A: As a musician, I would say Kindy Sproat. He was married to my dear friend Cheri, and I did an apprenticeship with him through the Hawaii State Foundation on Culture and the Arts. I would fly over from Molokai to Hawaii Island, sometimes for a week or for a weekend and stay with him and Cheri. He would sing songs and tell stories, and I recorded the songs, and I would play them back and sing with the recordings to learn the songs.

He taught me about kaona in music, the hidden and layered meanings in songs.
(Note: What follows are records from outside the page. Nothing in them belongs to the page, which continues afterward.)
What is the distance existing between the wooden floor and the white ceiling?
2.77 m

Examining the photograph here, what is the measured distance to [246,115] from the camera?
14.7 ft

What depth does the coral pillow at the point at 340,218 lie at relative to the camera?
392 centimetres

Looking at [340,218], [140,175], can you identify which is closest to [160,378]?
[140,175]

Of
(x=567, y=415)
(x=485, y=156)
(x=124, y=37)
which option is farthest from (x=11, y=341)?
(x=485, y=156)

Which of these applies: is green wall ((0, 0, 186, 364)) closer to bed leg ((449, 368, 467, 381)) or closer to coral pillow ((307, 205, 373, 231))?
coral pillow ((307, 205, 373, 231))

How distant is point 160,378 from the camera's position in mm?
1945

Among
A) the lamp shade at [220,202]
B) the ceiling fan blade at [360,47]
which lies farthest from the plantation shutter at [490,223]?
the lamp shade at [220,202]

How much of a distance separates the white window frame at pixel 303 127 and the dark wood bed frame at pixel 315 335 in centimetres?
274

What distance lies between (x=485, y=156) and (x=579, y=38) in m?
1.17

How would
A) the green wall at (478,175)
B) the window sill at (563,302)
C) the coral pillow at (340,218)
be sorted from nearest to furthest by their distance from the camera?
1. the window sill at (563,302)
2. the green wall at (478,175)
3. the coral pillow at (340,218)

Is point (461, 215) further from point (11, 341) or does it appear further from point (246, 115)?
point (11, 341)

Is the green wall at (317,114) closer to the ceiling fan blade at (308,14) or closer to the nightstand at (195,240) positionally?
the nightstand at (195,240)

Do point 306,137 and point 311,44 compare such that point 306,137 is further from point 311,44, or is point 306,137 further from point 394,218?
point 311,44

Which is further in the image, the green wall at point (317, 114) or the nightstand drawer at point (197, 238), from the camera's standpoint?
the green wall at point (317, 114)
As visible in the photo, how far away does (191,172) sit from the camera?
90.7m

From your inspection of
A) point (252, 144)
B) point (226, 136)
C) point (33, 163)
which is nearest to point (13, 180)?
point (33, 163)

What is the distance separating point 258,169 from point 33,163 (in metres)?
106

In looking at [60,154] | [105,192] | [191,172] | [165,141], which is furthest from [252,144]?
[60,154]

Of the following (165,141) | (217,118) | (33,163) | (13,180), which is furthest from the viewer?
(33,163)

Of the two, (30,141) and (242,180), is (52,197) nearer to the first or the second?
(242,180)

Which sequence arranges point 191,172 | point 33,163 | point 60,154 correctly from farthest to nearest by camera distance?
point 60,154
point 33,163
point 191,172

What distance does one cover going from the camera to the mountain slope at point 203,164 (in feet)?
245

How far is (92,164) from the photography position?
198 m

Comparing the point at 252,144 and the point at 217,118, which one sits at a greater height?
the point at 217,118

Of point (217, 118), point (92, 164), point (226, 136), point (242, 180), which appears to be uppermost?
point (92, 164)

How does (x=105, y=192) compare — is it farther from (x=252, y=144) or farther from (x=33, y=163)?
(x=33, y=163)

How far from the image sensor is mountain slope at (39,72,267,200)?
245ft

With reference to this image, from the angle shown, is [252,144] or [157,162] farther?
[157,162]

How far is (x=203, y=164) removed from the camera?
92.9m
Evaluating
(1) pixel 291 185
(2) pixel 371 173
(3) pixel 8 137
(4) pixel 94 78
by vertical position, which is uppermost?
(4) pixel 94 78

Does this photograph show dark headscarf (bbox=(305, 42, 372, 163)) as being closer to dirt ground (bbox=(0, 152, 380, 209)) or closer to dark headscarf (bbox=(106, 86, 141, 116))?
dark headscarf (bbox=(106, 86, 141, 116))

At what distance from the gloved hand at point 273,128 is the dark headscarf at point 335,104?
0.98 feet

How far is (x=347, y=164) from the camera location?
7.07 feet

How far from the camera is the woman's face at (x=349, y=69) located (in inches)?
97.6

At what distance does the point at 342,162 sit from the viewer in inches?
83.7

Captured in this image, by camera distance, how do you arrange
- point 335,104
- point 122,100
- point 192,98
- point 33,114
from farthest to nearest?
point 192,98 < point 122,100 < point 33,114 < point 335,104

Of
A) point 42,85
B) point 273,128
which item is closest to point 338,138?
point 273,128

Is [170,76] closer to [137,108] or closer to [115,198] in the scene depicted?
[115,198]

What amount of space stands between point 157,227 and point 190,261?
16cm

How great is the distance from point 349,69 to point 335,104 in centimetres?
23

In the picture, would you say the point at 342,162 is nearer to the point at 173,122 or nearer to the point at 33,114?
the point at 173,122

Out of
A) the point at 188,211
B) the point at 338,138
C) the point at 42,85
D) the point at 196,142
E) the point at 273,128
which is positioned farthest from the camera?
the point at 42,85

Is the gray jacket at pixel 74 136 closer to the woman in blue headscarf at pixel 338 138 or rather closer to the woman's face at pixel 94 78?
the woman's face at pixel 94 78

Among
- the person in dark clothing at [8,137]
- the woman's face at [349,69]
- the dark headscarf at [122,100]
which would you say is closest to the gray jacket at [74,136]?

He had a deep love for Hawaiian music, and he passed that love on to me. I listened and learned how much our Hawaiian ancestors loved nature and flowers and birds and the ocean and love making. Every thing that we Hawaiians sang about, was all of this love for this place and each other, and that was the great gift he gave me, was this love for the land, and nature, and things unseen. Now my music reflects that love.

Q: What does music do for you?

A: Writing songs marks something important in my life. I’ll write a song about something, or things, in my life that I am really passionate about or some event in my life, like paddling around the island for example. My song Ka`apuni `O Molokai is a record of a paddling trip around Molokai. And now every time I play that song I can recall the whole trip. Because I wrote about it, and I sing about it, I can recall that event over and over again, so it helps mark something in my life, something precious to me.

Music also feeds me. It’s been a healing salve for me. It’s been something that when I am going through difficult times, I could always sing and be uplifted. It provides spiritual connection and it allows me to express my relationship with everything in nature including people.

It makes me happy, it enlivens me. There is something about singing that opens me up, opens my heart.

Q: How is Molokai present in your music?

A: Molokai is present in all of my music. Because I am a product of Molokai, I was born and raised here, it is in my being. So when I sing or play or write songs, that essence of Molokai is always in there. Because it’s in my cells and in my bones. It can’t help but come through in the music, no matter what I am singing. No matter where I am, I take Molokai.

There is a certain kind of quiet, and stillness and spaciousness and potency that comes with being raised here. It is the energy of Molokai Nui a Hina, Molokai Pule O`o. It’s just part of who I am.